紙
【かみ】
何回折っても同じ比率のA判、江戸時代に起源を持つB判
中国で発明された紙の製法は、日本へは聖徳太子の時代に伝わり、ヨーロッパへはそれより遅れて伝えられている。貴重品だった紙だけに、中国では製法は秘密にされ、少しずつ技術が伝わったせいか、それぞれの地で独特の紙が誕生している。日本では、和紙と呼ばれているものにその伝統が生きている。製紙技術が世界の共有財産となった現在も、和紙時代の伝統が生きているのがB判という紙のサイズである。現在の紙のサイズの世界規格は、A判と呼ばれる。この判は、縦横の辺の長さの比率が1対ルート2と決まっていて、二つ折りにしても同じ比率になる。二回だけでなく、何回折っても縦横の辺の比率が変化しない。ドイツ人科学者オストヴァルトが提案した規格で、これなら二つ折りにして裁断したとしても、紙はどれも同じサイズになる。
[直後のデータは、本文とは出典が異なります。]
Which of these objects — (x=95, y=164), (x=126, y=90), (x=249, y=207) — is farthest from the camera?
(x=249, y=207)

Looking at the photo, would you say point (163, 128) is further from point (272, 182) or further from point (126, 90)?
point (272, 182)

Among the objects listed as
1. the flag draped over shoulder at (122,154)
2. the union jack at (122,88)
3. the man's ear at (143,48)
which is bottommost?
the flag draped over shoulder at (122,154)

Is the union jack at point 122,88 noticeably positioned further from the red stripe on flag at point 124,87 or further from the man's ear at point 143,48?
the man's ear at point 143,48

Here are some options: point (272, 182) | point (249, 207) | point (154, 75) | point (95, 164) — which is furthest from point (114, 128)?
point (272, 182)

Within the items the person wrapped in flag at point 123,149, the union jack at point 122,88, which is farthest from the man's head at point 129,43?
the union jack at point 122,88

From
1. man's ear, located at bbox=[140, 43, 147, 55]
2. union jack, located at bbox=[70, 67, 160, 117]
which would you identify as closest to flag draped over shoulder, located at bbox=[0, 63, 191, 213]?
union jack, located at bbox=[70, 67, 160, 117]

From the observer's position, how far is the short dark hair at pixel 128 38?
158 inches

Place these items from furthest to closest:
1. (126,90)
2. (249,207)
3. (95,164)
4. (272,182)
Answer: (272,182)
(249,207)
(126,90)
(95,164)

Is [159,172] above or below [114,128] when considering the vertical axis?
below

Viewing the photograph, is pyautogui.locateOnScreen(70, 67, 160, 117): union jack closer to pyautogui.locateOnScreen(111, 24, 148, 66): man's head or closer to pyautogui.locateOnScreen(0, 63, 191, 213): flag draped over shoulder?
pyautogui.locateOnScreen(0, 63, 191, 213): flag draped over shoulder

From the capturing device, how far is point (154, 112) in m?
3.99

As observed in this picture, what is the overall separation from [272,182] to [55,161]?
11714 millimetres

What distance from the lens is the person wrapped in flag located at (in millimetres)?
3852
綴じたり製本したりするために紙を裁断しても、サイズをそろえるためのムダな切れ端が出ないのである。一方、日本のB判は、江戸時代に公文書用紙に使われていた美濃紙のサイズ。その歴史を踏まえて、役所がこだわって書類用紙に使うサイズだったが、近年は役所もA判で統一されつつあるという。おもしろいことに、この美濃紙もやはり縦横の比率が1対ルート2なのだ。美濃紙の紙すき職人に高等数学の知識があったかどうかは定かではないが、生活のなかから発見した知恵だったのかもしれない。A判とB判の差は、基本となる全紙(0判)の面積が、A判は一平方メートル、B判が一・五平方メートルという違いだけである。